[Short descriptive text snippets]
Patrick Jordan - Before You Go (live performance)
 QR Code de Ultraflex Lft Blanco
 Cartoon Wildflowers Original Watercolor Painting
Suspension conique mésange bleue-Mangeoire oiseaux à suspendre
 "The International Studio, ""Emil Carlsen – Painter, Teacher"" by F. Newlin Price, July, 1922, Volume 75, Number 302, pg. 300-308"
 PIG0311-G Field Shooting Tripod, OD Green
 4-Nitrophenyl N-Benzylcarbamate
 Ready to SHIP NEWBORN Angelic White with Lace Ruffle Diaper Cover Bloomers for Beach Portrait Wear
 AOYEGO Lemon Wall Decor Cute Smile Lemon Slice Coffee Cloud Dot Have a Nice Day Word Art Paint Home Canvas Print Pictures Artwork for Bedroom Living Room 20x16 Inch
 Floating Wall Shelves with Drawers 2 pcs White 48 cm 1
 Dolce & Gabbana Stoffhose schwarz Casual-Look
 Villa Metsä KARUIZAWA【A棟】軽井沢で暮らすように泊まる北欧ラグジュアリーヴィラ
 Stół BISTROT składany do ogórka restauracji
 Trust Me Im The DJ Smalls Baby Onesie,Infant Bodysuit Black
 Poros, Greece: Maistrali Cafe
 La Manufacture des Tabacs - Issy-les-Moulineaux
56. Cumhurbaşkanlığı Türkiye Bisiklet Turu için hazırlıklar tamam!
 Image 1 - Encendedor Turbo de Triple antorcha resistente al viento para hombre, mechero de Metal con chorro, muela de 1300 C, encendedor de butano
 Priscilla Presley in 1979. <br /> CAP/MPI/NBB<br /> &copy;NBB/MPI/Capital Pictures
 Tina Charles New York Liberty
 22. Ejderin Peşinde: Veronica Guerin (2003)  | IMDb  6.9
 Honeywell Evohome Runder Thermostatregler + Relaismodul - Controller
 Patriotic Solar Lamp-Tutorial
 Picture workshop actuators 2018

▶ **What you should do**: Every line from the first entry to the line containing "PIG0311-G Field Shooting Tripod, OD Green" should be transcribed exactly, and nothing beyond it.

▶ **Final answer**:
Patrick Jordan - Before You Go (live performance)
 QR Code de Ultraflex Lft Blanco
 Cartoon Wildflowers Original Watercolor Painting
Suspension conique mésange bleue-Mangeoire oiseaux à suspendre
 "The International Studio, ""Emil Carlsen – Painter, Teacher"" by F. Newlin Price, July, 1922, Volume 75, Number 302, pg. 300-308"
 PIG0311-G Field Shooting Tripod, OD Green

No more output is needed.